[Request]: Summarize the text on the Copenhagen climate talks in two sentences.

(Text shown begins)

When President Obama entered office on Jan. 20, 2009, there were great expectations that the United States would enact climate legislation and join the world community in a new climate treaty by year-end. However, a deteriorating U.S. and global economy has derailed the fast-moving climate talks and drastically lowered expectations for action for at least another year.
Even without a formal, legal agreement emerging from this month’s climate negotiations in Copenhagen, the historic gathering of 192 nations still could provide important signals of what a future international accord may look like.
Coal and oil will still be kings for at least a few more decades, to be sure. The International Energy Agency (IEA), in its annual World Energy Outlook report last month, estimated a 40 percent rise in energy demand by 2030, with 77 percent of the increase being met by fossil fuels.
The United Nations’ Intergovernmental Panel on Climate Change (IPCC) has urged developed nations to reduce emissions as much as 40 percent from 1990 levels by 2020 so that climate change can be stabilized, and in the long term, to reduce emissions at least 80 percent by 2050. Advocates for action on global warming have long hoped that the talks in Copenhagen, being described as the largest environmental meeting in history, would result in a treaty that put the world on track to reach those goals.

(Text shown ends)
(Given entries begins)

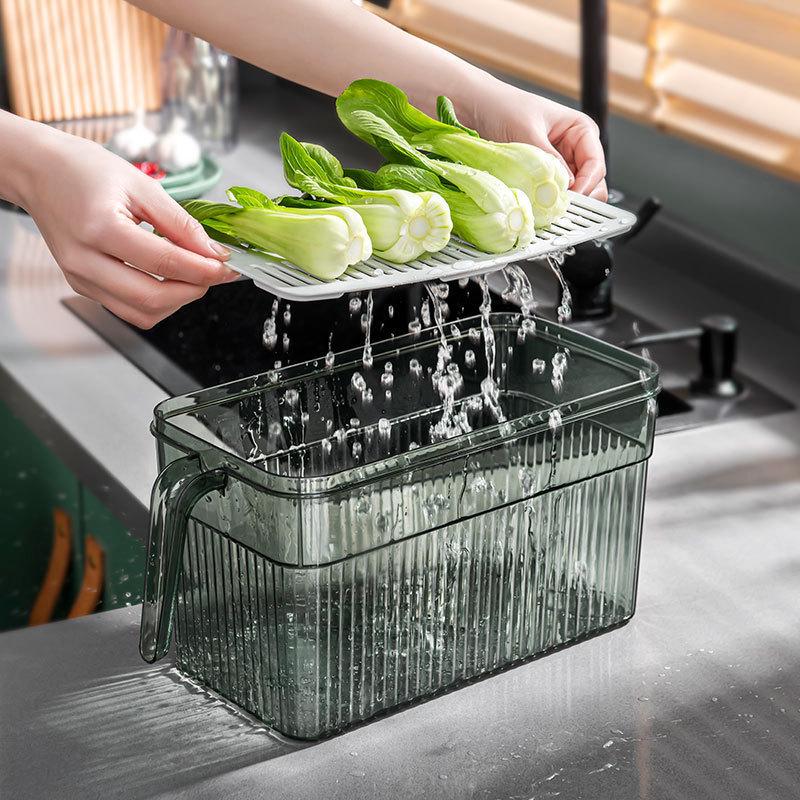 Large Capacity Transparent Plastic Refrigerator Storage Box with Draining Lid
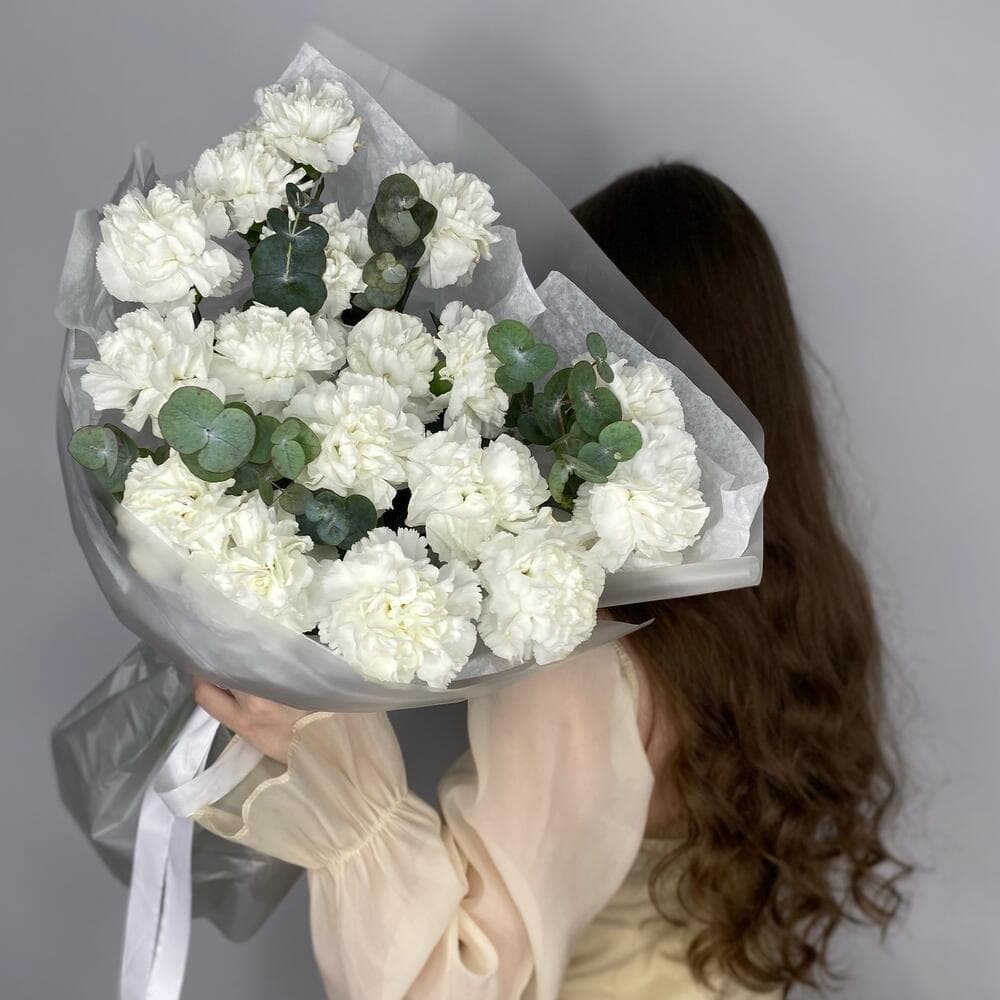 Букет гвоздик "17 белых с эвкалиптом"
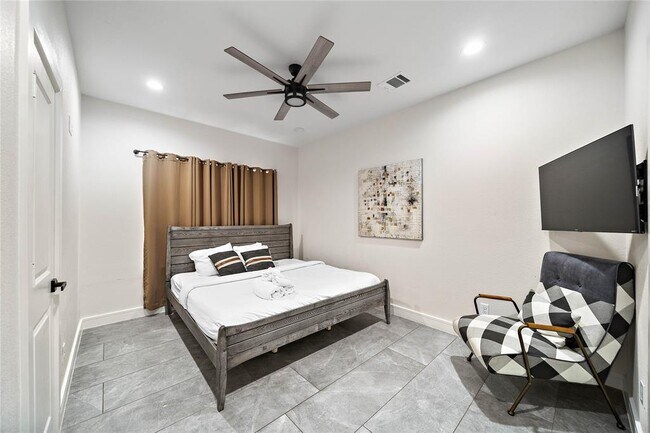 Foto del edificio - 5634 Dorbrandt St
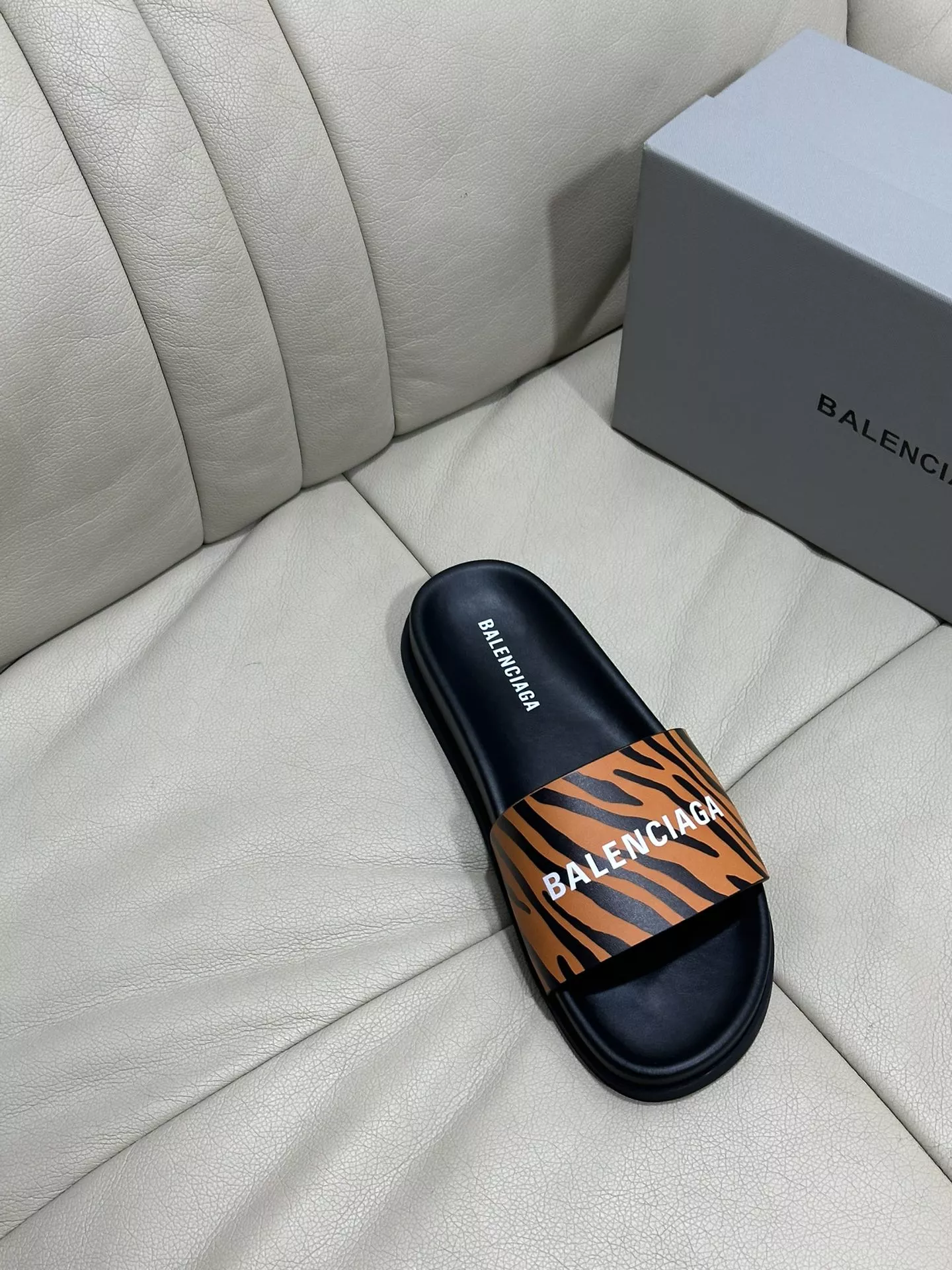 Balenciaga Slippers For Men Popular 6192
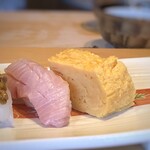 Tempura Sushi Hakata Shunshou - ＊タネは厚めに切られていて飾り包丁が入っていますから、食べやすい。 玉は少し甘めで好みのタイプ。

(Given entries ends)

[Output for this task]: Hopes that the United States would enact climate legislation and join a new treaty by the end of 2009 faded as a worsening economy derailed the talks, though the 192-nation Copenhagen meeting could still signal what a future accord may look like. The IEA projects fossil fuels will meet 77 percent of a 40 percent rise in energy demand by 2030, while the IPCC has urged developed nations to cut emissions up to 40 percent below 1990 levels by 2020 and at least 80 percent by 2050.